Die Basis liegt direkt am Hotel und ist gut geführt. Sicherheit, Ausrüstung, Betreuung - hier stimmt einfach alles.
Was aber ganz wesentlich ist: es wird nicht auf das Geld geschielt, sonder getaucht. Und abgerechnet wird hinterher nach dem jeweils günstigsten Traif. Das kann Johann sich auch leisten, denn wer einen Tauchgang bei ihm macht kommt wieder. Und wieder. Und wieder. Und wenn dann Kevin noch mit Feuerfischen spielt, oder mit Brot tausende kleiner Fische begeistert oder eine ganze Rochen-Familie die Taucher besucht, dann ist es um einen geschehen!
Eins ist sicher. Mein nächster Tauchaufenthalt in Mauritius wird ganz sicher wieder in Flic en Flac sein, und ich weiß auch schon, wo ich tauchen werde.
Mauritius ist übrigens vulkanischen Ursprungs, weshalb man nicht den Fisch- und Farbenreichtum von Australien oder Ägypten erwarten sollte. Aber Feuerfische gibt es hier zu hunderten. Vor allem beim Snake Reef (Rampart Serpent) liegen sie zu Dutzenden zusammen und Muränen verknoten sich ineinander.
Bewertung
- wenige Taucher, gute Tachplätze
- Gute Stimmung
- Faire Abrechnung
- kein Nitrox
Tauchen in Stara Baška, Krk, Koratien
Reisebericht vom Frühjahr 2002
Schönes Tauchen, schlechte Unterkunft
Um es vorweg zu sagen: die Tauchbasis (Tauchbasis Leo & Co, www.dive-kroatien.com) ist gut geführt, sicher und wählt gute Tauchplätze aus.Was aber den Urlaub trübte, waren zwei Dinge:
- . Die Unterkunft
Der Ort ist sehr weit abgelegen und das Dorf hat nichts, aber auch wirklich gar nichts zu bieten. Ich kam nach langer Autofahrt spät abends an und hatte Probleme, auf der Straße zu bleiben. Wenn da jemand entgegen kommt, haben beide ein dickes Problem. Und die sogenannte Pension war eine Bruchbude. Dem Lebensstandard - auch in Anbetracht der Kosten - überhaupt nicht angebracht. Und ich hab ja den Vergleich von einigen Monaten zuvor. - . Die Basis
Die hatten ein Problem mit den lokalen Behörden. Die wollten nämlich das Schnellboot an die Kette legen. Angeblich hatte der Dorfsherrif Freunde bei der Konkurrenz...
Bewertung
- wenige Taucher, gute Tachplätze
- Gute Stimmung
- kein Nitrox
- Probleme bei der Abrechnung!
- zu abgelegen
Tauchen in Punat, Krk, Koratien
Reisebericht vom Oktober 2001
Dickes Lob für Markus und seinen Taucher-Treff
Dies sind meine Erfahrungen mit dem Taucher-Treff Punat (www.tauchertreff-punat.de).Anfang Oktober 2001 habe ich dort zwei Wochen Tauchurlaub gemacht - und bin begeistert.
Natürlich können Fischreichtum und Arten nicht mit Ägypten oder Australien mithalten, aber dafür erreicht man die Insel auch nach 6 Stunden (von München aus) mit dem Auto. Als verlängertes Wochenende, Kurzurlaub oder Saisonauftakt ideal. Und natürlich für den kleinen Geldbeutel.

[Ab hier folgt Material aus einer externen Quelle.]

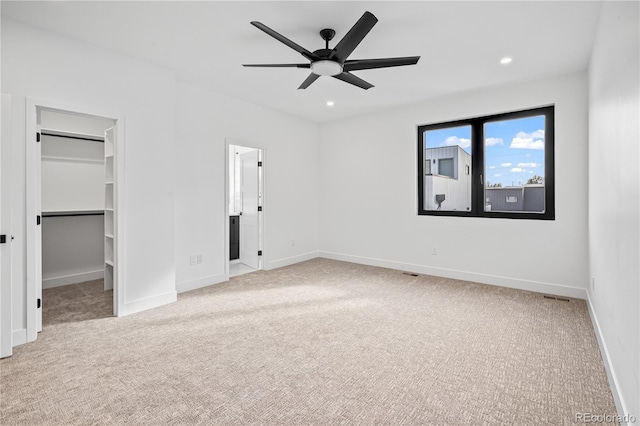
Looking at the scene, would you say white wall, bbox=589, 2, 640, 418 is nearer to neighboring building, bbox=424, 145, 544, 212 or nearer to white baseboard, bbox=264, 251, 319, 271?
neighboring building, bbox=424, 145, 544, 212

Der Tauchertreff hat mir sehr gut gefallen - nette deutsche Leitung, guter Kurs (inhaltlich wie praktisch), wahlweise nach PADI, CMAS oder SSI. Man wird persönlich als Gast behandelt, nicht als "Geldquelle".
Die Tauchfahrten mit der "Svemir" (leider gibt es das Boot nicht mehr) waren ein Genuss, die Tauchspotts werden gut erklärt.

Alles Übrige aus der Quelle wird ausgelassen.